Per la sua percorribilità era però essenziale eliminare la interruzione del tracciato nel breve ma impervio tratto situato in comune di Enego ( poco più di tre chilometri) tra Piovega di Sopra e Piovega di Sotto. A tal fine il Comune di Enego e la Comunità Montana del Brenta si sono fatti promotori di un progetto per realizzare il tratto suddetto. L’investimento di ca. 500.000 Euro, è stato finanziato dalla Regione Veneto con fondi dell’Unione Europea per 350.000 Euro e dall’Amministrazione Provinciale di Vicenza, dai Comuni della Comunità Montana del Brenta, dalla Comunità Montana dell’Altopiano dei Sette Comuni, dai B.I.M. Brenta di Bassano e Borgo Valsugana e dall’Associazione Italia Nostra per la restante somma. Si è trattato di uno sforzo unitario che ha consentito di appaltare un’opera ritenuta strategica e di non facile realizzazione sotto il profilo tecnico per la particolarità dei luoghi.

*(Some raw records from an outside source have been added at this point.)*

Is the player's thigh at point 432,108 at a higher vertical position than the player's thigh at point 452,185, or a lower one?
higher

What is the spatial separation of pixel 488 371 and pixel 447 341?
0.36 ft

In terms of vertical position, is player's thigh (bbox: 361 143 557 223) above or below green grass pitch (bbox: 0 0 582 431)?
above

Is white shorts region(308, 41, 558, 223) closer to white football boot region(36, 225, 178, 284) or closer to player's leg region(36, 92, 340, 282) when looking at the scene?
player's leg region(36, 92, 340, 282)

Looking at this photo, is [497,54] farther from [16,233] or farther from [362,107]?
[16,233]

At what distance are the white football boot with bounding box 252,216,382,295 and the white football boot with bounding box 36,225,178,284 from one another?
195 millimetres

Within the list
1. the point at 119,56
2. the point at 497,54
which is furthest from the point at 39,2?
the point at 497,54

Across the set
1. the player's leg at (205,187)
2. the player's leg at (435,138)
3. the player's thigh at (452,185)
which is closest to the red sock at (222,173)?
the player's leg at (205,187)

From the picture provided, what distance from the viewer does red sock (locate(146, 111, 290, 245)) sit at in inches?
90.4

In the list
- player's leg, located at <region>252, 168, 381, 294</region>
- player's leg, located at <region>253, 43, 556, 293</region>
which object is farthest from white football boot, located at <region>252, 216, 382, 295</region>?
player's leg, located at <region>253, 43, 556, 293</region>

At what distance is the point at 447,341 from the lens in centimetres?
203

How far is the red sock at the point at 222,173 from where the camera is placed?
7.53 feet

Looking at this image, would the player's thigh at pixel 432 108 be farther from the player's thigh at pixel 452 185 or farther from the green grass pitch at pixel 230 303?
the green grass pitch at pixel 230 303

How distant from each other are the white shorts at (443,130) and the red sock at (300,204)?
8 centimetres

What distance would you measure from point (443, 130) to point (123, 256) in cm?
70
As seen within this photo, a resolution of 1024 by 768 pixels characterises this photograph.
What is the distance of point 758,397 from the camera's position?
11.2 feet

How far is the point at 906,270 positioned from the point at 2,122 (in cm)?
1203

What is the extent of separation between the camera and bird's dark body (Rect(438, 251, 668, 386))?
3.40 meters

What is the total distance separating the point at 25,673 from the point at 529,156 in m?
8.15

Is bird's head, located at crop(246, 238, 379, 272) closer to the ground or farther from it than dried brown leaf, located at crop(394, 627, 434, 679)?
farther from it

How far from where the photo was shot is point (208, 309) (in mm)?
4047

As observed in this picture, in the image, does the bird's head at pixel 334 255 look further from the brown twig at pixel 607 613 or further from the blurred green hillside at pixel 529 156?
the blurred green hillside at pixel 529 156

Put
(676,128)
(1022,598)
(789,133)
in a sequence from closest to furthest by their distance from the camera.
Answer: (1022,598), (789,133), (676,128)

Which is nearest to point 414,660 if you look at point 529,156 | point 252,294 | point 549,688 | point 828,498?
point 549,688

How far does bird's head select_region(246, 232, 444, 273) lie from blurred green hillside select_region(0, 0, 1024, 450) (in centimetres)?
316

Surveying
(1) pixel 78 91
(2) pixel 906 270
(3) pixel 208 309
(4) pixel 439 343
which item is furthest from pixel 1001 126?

Una scelta coraggiosa chiesta da anni dai tanti appassionati ciclisti ai quali la Valle del Brenta regala emozioni indimenticabili. Oggi questo progetto è diventato realtà e ai fruitori della ciclopista si presenta un itinerario completo dai laghi di Levico e Caldonazzo sino alle colline bassanesi per poi proseguire lungo il brenta Padovano sino alla riviera veneziana attraversando una varietà affascinante di paesaggi.
E’ doveroso quindi un ringraziamento particolare alla Regione Veneto che ha concesso il significativo finanziamento, alla Amministrazione Provinciale di Vicenza, ai Comuni della Comunità Montana del Brenta, alla Comunità Montana dell’Altopiano dei Sette Comuni, ai B.I.M. Brenta di Bassano del Grappa e di Borgo Valsugana, al Comune di Grigno e ad Italia Nostra Sezione di Bassano, con l’auspicio che l’opera realizzata possa rappresentare una ulteriore opportunità di sviluppo turistico per il nostro territorio.